Hay en el amplio panorama de la literatura contemporánea ciertos libros que, bajo el influjo de circunstancias peculiares, como las buenas infusiones, desprenden con mayor intensidad la riqueza de los elementos que las constituyen. Para llegar a Demonia de Bernardo Esquinca sugiero los senderos del insomnio. Ahora, 1:26 de la madrugada, concluyo el cuento “Adonde voy siempre es de noche”, y pienso en lo que uno de sus personajes afirma: “No menosprecies a los mentirosos: son grandes contadores de historias. En todo caso, lo que hayas creído dice mucho más de ti que de mí. Esa es la clave de todo relato”. Puesto que aquí lo menciono, ya no ha sido el epígrafe de estas notas, pero sí el hilo que condujo mis impresiones de lectura. El señor Teste de Paul Valéry dice: “La incoherencia de un discurso depende del que lo escucha. La mente me parece hecha de tal forma que no puede ser incoherente para sí misma”. Lo cual en palabras de Chico Che podría entenderse del siguiente modo: “Qué culpa tiene la estaca si el sapo salta y se ensarta”. Reconozco que en sentido estricto creer una historia no es lo mismo que comprender un discurso a partir del raciocinio. Apelo, sin embargo, a que las más de las veces uno habla de lo que cree haber comprendido desde lo que uno piensa conocer. En este caso, como el uno soy yo, elijo, de entre nueve, esta manera para discurrir sobre Demonia.

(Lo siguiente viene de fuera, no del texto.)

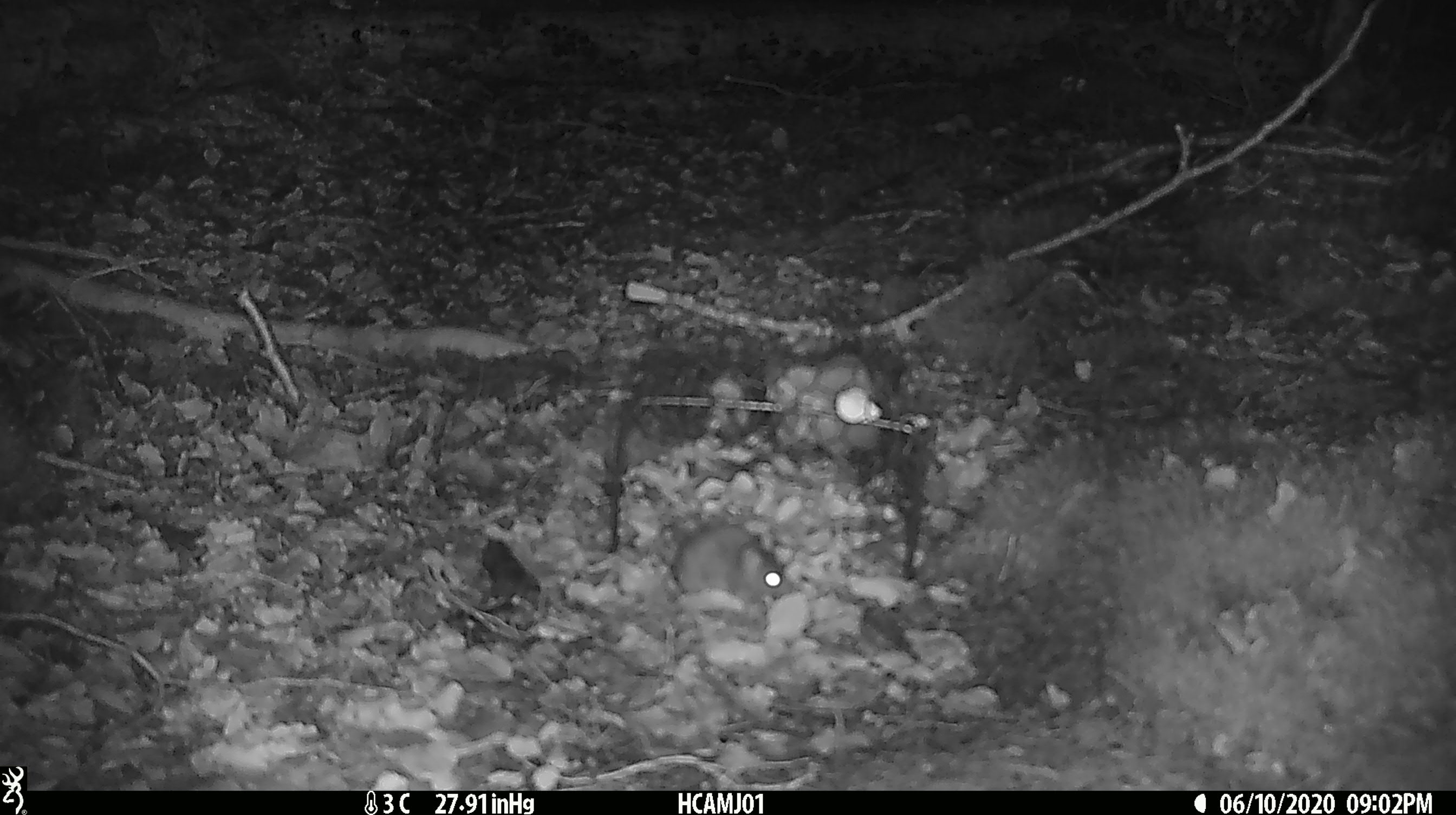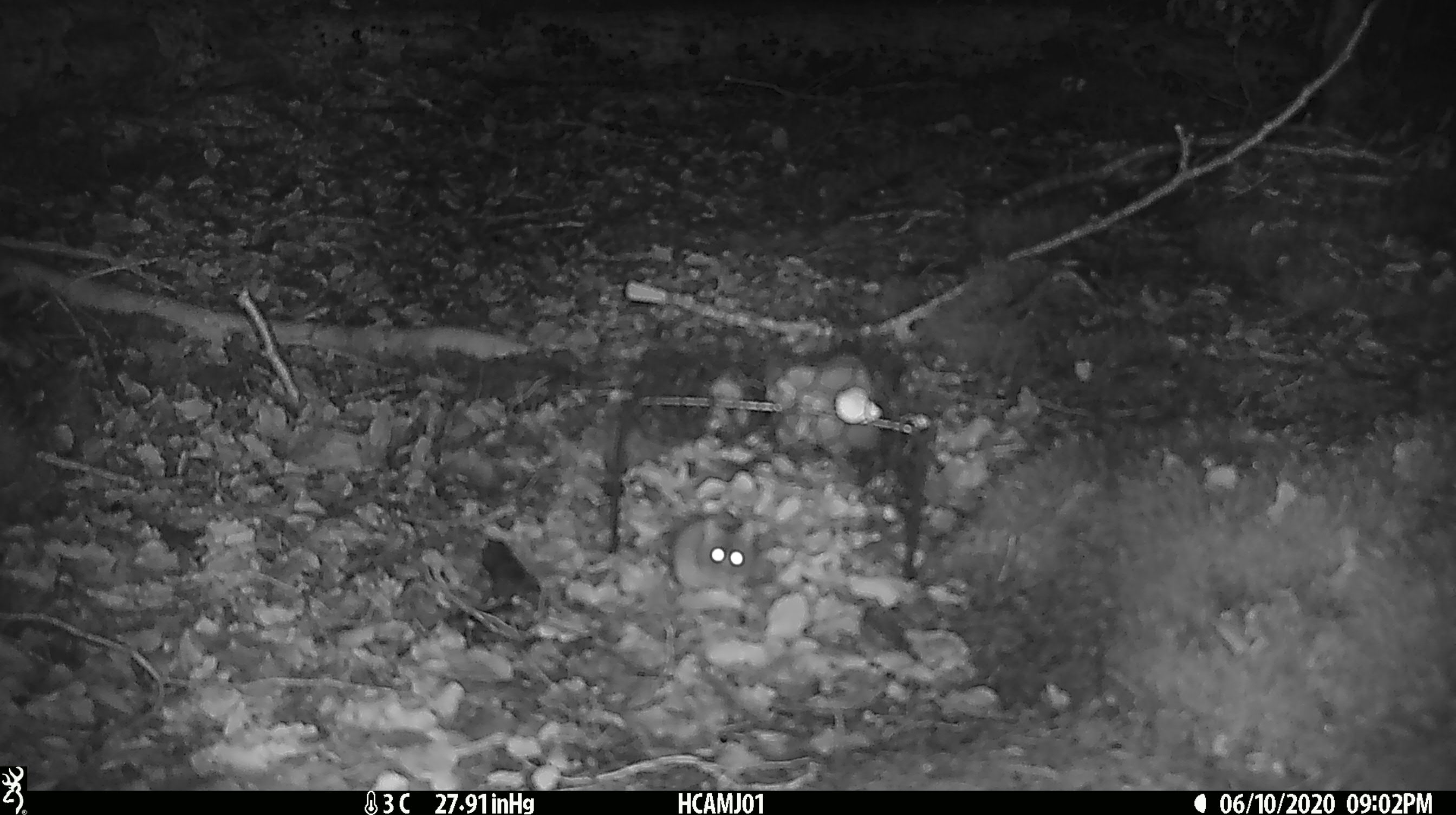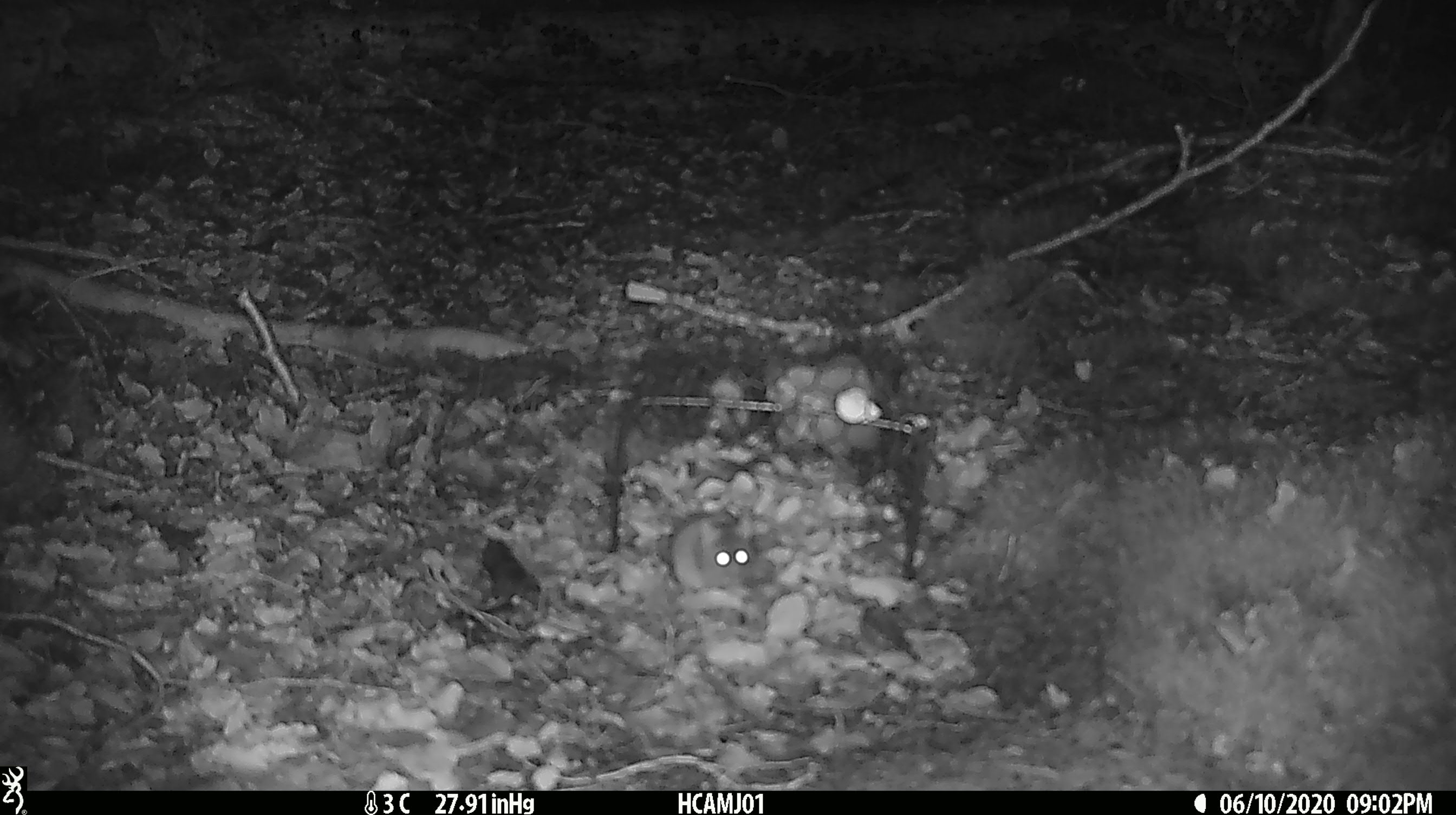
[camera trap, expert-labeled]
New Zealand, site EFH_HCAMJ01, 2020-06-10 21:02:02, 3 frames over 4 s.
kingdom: Animalia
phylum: Chordata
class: Mammalia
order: Rodentia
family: Muridae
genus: Mus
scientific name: Mus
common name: mouse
Mouse (Mus).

Antes, quisiera matizar algo más: entre mis primeras líneas y lo que ahora escribo han pasado cuatro días. Hay en el tiempo, lo inferimos de Proust, las condiciones para el reconocimiento. Ya no es la madrugada en que concluí el cuarto relato ni tampoco las del alba en que terminé de leer la nota final. Si hubo una pausa entre lo que dije antes y lo que ahora menciono es porque en medio quise conocer, además de Belleza roja y Los escritores invisibles, La octava plaga y Los niños de paja, todos, libros escritos anteriormente por Bernardo Esquinca. Ahora sé que es indistinto hablar o no aquí de ellos. Lo que encuentro imperativo resaltar es lo que hasta el quinto relato me impulsó a buscar más allá, en sus otros libros, los “orígenes” de Demonia. Lo resumo en dos líneas que sus cuentos me han indicado: la auténtica maldición de todo lector es no descansar hasta que el libro termine; la obsesión se contagia y también es peligrosa —como la soledad— para las inteligencias que trabajan.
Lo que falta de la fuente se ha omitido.